Julien Brellier

Personal information
- Full name: Julien Brellier
- Date of birth: 10 January 1982 (age 43)
- Place of birth: Echirolles, France
- Position(s): Defensive midfielder

Senior career*
- Years: Team / Apps / (Gls)
- 1998–2000: Montpellier Hérault / 0 / (0)
- 2000–2003: Internazionale / 0 / (0)
- 2001–2002: → Lecco (loan) / 0 / (0)
- 2002–2003: → Legnano (loan) / 30 / (1)
- 2003–2005: Venezia / 56 / (3)
- 2004–2005: → Salernitana (loan) / 8 / (0)
- 2005–2007: Hearts / 52 / (0)
- 2007–2008: Norwich City / 10 / (0)
- 2008–2010: FC Sion / 11 / (0)
- 2010: AC Seyssinet

= Julien Brellier =

French footballer (born 1982)

Julien Brellier (born 10 January 1982) is a French former footballer who played as a midfielder. His former clubs include Hearts and Norwich City.

==Playing career==

===Early career===
Brellier started his career at French club Montpellier and was recruited by Italian giants Internazionale in 2000. He made a limited number of appearances with Inter and was loaned out to Lecco and Legnano before joining Venezia, initially under a co-ownership agreement. He played part of the 2004–05 season with Salernitana and was released in June 2005 due to the bankrupt of Venezia.

===Heart of Midlothian===
Brellier impressed manager George Burley and was signed on a two-year deal by the Edinburgh side in August.

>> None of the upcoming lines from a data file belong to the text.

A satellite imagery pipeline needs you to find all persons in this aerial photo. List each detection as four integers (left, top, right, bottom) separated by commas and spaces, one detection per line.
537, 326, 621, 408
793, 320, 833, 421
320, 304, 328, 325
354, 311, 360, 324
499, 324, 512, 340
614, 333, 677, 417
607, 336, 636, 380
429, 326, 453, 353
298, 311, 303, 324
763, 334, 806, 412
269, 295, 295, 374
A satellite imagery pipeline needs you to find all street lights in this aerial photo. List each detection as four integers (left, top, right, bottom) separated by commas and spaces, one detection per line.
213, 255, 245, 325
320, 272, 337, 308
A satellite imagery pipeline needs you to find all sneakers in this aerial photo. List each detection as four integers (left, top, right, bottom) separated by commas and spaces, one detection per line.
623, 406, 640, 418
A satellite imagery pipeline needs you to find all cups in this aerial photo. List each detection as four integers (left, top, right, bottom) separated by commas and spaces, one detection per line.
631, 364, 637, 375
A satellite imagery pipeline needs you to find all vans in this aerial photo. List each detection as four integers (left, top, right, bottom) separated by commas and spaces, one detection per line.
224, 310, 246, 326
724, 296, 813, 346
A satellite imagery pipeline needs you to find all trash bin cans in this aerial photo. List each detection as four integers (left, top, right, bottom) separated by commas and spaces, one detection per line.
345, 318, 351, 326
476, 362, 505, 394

Brellier quickly became a firm favourite with the Hearts fans: his unspectacular, diligent covering role in midfield allowing fellow midfielders Paul Hartley and Rudi Skácel greater attacking freedom, from which they scored a combined total of 30 league goals during the 2005–06 season. By the latter part of that season a giant French flag, with the words "Le Juge" emblazoned across it, became a regular spectacle at Hearts' home stadium Tynecastle, while the crowd took to singing his name to the tune of Verdi's La donna è mobile.

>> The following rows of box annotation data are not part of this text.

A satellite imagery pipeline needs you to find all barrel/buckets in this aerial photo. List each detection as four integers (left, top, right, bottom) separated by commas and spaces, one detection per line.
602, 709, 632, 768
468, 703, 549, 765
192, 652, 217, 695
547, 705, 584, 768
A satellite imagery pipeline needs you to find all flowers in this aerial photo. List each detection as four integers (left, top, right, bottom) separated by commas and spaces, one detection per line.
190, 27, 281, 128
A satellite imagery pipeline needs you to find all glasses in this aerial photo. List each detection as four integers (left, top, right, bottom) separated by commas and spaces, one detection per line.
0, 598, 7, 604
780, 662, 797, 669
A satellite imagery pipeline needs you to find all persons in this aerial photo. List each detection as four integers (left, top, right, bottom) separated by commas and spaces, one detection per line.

Despite Brellier being one of the most popular players at Tynecastle, it was frequently reported in the media that Hearts' owner Vladimir Romanov did not share the supporters' high opinion of him.

After the signing of Bruno Aguiar, Brellier was used more often as a substitute and, in an April 2006 interview, he suggested he was unhappy with the treatment he had received. However, in June 2006 it was confirmed that Brellier had agreed to extend his stay with Hearts until 2007. He appeared as a substitute as Hearts won the 2006 Scottish Cup final.

The 2006–07 season continued in a similar vein to the previous year for Brellier, with the Frenchman starting less than half of Hearts' games. His cause was not helped by a controversial sending-off in the Maroons Champions League qualifying round defeat to AEK Athens Following much speculation during the season, in May 2007 it was confirmed that he would leave Hearts, after rejecting a final contract offer.

===Post-Hearts career===
On 14 June, Brellier's agent, the brother of former Manchester United star Eric Cantona, confirmed that the player was in talks over a possible move to Rangers. However, he joined Norwich on 3 July, signing a two-year deal.

Brellier was sent off for the first time in his Norwich career on 22 September 2007 in a 2–0 defeat at Wolves. He was unable to establish himself in the first team under new manager Glenn Roeder and the club terminated his contract on 11 January 2008. He subsequently signed for FC Sion. In March 2010, Brellier severed ties with FC Sion and began training with Ligue 1 side Grenoble in order to maintain his fitness as he searched for a new club. In October 2010 Brellier decided to retire from professional football and joined amateur side AC Seyssinet, who play in the 7th tier of French football.